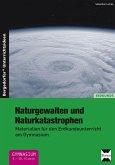 Naturgewalten und Naturkatastrophen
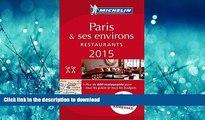 FAVORIT BOOK MICHELIN Guide Paris   ses environs 2015: Restaurants (Michelin Red Guide Paris) READ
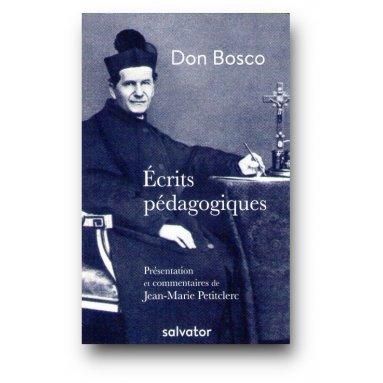 Don Bosco - Ecrits pédagogiques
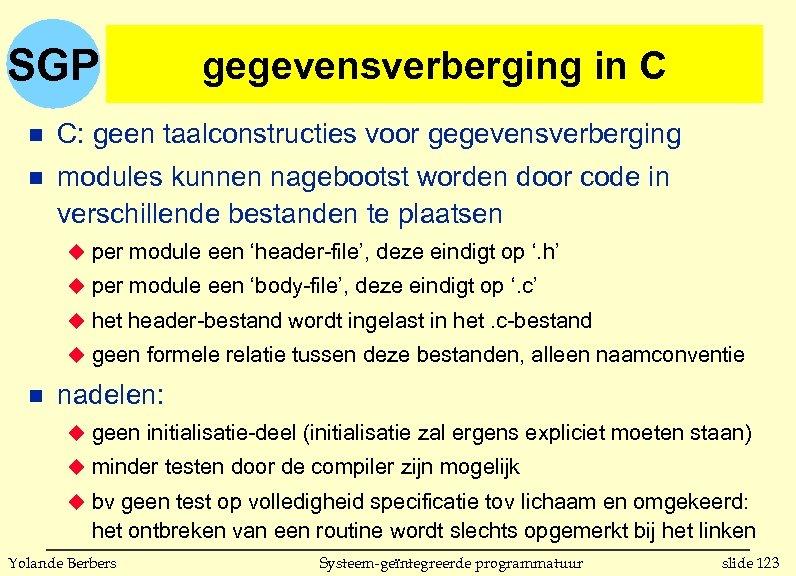 SGP gegevensverberging in C n C: geen taalconstructies voor gegevensverberging n modules kunnen nagebootst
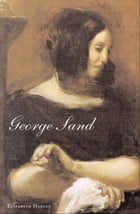 George Sand by Ms. Elizabeth Harlan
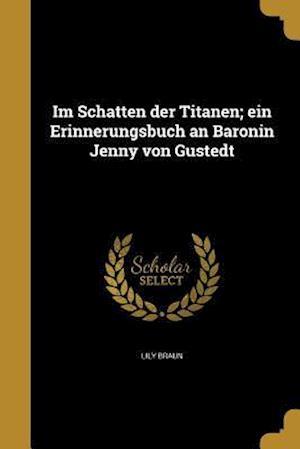 Bog, paperback Im Schatten Der Titanen; Ein Erinnerungsbuch an Baronin Jenny Von Gustedt af Lily Braun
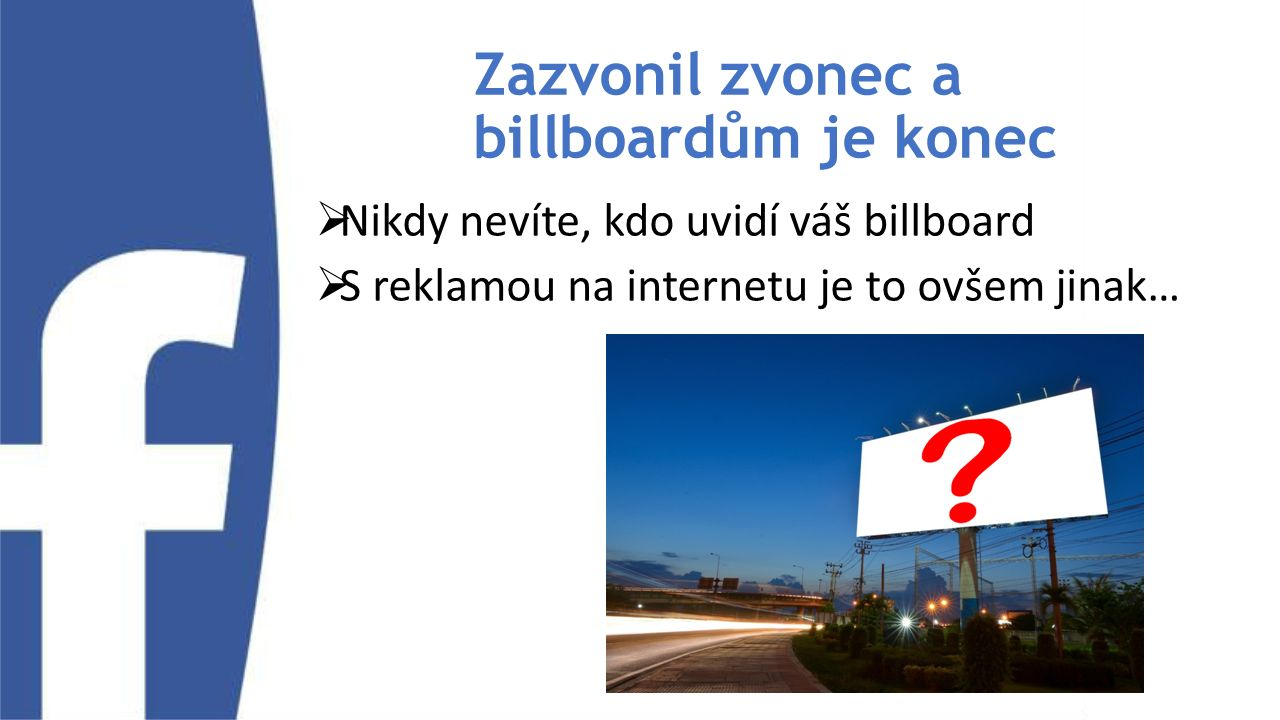 Zazvonil zvonec a billboardům je konec  Nikdy nevíte, kdo uvidí váš billboard  S reklamou na internetu je to ovšem jinak…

——————————

• What the task requires:
As you output the material, omit the pictures but alter nothing else.

• Task output:
 Naturgewalten und Naturkatastrophen
 FAVORIT BOOK MICHELIN Guide Paris   ses environs 2015: Restaurants (Michelin Red Guide Paris) READ
 Don Bosco - Ecrits pédagogiques
 SGP gegevensverberging in C n C: geen taalconstructies voor gegevensverberging n modules kunnen nagebootst
 George Sand by Ms. Elizabeth Harlan
 Bog, paperback Im Schatten Der Titanen; Ein Erinnerungsbuch an Baronin Jenny Von Gustedt af Lily Braun
 Zazvonil zvonec a billboardům je konec  Nikdy nevíte, kdo uvidí váš billboard  S reklamou na internetu je to ovšem jinak…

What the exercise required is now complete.